敵国へ嫁がされた身代わり王女は運命の赤い糸を紡ぐ〜皇子様の嫁探しをさせられているけどそれ以外は用済みのようです〜


 フレディはよくできた近侍でオーレリアの話を聞くやその足でトラヴィスの元へ向かい、戻ってくる頃にはお茶会の開催日時や会場、招待状まで手配済みという周到さをみせた。

 しかも久しぶりに社交界へ顔を出すアニーに配慮して彼女の親しい友人(婚約済み)を中心に招待しているのだから抜かりない。
 数日のうちに招待状を出した全員から返事が返ってきて、アニーの招待状カードには出席という文字が書かれていた。

 かくしてクラウスとアニーのためのお茶会が開かれることとなり、オーレリアは成り行きを見守ることにした。
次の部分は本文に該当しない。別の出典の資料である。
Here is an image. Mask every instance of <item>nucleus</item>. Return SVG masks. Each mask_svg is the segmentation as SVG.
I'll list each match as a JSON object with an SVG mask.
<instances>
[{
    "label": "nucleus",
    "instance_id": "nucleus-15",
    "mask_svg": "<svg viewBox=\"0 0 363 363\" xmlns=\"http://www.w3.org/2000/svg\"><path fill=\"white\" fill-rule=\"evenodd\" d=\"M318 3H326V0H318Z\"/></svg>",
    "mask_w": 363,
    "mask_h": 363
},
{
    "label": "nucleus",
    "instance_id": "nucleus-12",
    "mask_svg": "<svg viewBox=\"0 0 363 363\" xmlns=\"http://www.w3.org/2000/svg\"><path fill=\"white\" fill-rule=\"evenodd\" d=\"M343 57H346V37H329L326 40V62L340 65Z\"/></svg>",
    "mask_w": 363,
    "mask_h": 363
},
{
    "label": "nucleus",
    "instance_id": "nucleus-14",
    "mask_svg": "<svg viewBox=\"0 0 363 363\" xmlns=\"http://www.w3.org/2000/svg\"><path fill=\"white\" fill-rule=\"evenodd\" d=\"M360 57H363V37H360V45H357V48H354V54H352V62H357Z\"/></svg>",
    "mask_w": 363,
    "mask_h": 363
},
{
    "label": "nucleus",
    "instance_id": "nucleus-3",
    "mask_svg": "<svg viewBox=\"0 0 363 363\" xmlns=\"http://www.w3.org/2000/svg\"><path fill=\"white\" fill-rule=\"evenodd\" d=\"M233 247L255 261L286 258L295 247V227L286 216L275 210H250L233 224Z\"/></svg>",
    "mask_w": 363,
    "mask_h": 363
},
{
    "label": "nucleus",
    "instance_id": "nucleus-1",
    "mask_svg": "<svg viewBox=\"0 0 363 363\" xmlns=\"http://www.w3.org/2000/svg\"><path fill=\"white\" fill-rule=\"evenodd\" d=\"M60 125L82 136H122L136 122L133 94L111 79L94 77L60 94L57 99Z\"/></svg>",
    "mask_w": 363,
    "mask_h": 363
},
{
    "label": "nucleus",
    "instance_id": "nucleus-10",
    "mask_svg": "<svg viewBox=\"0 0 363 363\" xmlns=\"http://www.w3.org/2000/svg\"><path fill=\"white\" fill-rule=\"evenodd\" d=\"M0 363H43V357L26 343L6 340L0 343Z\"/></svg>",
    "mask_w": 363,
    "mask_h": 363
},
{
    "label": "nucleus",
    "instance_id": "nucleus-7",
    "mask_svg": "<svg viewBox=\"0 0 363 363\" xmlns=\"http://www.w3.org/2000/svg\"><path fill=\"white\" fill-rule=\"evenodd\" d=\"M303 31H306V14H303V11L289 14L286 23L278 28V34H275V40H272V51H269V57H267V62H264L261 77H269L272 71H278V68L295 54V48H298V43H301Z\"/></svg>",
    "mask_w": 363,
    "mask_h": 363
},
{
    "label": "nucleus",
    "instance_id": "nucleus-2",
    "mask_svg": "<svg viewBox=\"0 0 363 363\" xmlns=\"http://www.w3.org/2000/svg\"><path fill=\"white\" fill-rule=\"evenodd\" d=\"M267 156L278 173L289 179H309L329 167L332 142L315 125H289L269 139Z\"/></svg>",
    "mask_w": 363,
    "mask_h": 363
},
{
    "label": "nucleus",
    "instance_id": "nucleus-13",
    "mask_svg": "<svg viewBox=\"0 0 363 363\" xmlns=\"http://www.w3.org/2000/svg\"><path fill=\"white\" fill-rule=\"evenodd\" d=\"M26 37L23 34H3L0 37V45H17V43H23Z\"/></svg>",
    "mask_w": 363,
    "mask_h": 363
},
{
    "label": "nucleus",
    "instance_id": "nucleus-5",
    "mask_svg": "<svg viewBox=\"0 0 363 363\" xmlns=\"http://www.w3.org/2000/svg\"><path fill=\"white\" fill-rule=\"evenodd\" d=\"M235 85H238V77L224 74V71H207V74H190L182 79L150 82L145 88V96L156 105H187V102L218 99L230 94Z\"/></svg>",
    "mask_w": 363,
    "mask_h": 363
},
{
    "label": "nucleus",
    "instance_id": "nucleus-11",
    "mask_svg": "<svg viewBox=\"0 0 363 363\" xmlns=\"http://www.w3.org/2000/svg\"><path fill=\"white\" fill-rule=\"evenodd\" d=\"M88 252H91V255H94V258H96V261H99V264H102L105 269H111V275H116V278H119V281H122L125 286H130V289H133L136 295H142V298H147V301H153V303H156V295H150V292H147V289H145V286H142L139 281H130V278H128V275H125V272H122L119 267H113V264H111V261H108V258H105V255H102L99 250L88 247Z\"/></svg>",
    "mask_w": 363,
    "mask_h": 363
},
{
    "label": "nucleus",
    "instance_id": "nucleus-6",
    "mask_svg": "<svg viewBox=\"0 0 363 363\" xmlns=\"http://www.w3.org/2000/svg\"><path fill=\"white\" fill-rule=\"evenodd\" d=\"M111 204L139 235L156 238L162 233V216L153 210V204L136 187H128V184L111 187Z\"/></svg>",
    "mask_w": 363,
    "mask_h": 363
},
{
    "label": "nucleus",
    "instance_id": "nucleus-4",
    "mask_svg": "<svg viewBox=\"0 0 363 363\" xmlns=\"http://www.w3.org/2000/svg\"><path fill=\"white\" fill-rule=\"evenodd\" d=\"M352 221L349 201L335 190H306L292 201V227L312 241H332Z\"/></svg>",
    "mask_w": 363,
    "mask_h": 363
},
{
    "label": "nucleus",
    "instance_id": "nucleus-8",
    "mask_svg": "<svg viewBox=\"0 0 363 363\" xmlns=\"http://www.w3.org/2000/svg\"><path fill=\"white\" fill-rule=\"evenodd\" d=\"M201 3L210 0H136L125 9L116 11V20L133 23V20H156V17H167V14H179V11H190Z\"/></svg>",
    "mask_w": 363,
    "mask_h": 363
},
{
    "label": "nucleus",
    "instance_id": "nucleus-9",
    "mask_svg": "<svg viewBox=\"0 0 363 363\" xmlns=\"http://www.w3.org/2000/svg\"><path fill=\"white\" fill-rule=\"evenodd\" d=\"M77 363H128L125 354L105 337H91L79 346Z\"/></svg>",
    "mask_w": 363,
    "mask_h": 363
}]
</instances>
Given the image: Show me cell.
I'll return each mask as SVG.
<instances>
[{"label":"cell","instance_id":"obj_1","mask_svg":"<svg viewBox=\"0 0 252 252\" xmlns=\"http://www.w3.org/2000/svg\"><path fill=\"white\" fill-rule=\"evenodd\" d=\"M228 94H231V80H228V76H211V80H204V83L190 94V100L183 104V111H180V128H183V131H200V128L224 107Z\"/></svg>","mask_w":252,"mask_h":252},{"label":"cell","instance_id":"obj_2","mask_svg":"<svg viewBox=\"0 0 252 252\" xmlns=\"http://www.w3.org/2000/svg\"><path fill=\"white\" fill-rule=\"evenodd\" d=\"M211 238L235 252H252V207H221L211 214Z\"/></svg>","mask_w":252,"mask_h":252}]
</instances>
 お茶会は離宮にあるこぢんまりとした庭で開催された。それほど広くはないので少人数でのお茶会にはもってこいの会場だった。

 クラウスは存外素直で真面目な性格らしく、皇族であるにもかかわらず会場に一番乗りしていた。訪れた招待客(ゲスト)一人一人に挨拶をしていき、遂に会場にやってきたアニーと対面する。

 オーレリアはトラヴィスと一緒に樹木の陰から二人の様子を窺っていた。正直なところ、運命の相手同士が顔を合わせてその後どう発展するかは想像もつかない。


「ごきげんよう、ゴードン伯爵令嬢」
「クラウス殿下、ごきげんよう。今日は気候も良くて絶好のお茶会日和ですね」
「……そうですね」
「……はい」
「……」
「……」


 ものの数秒で会話終了。
 賑やかな会場であるはずなのに二人の間だけ沈黙が広がっていく。

(ええと。これで終わり……なの?)
 不安を覚えたオーレリアがトラヴィスを一瞥すると彼は顔を手で覆って空を仰いでいた。

 どうやらクラウスはいつも通りの対応をしているらしい。
 どんよりと暗い表情を浮かべるトラヴィスを慰めるべく、オーレリアは左手の親指と人差し指でわっかを作り赤い糸を確認する。二人の小指には互いに繋がる赤い糸が確かに結ばれている。けれどただそれだけで特に何も起こらない。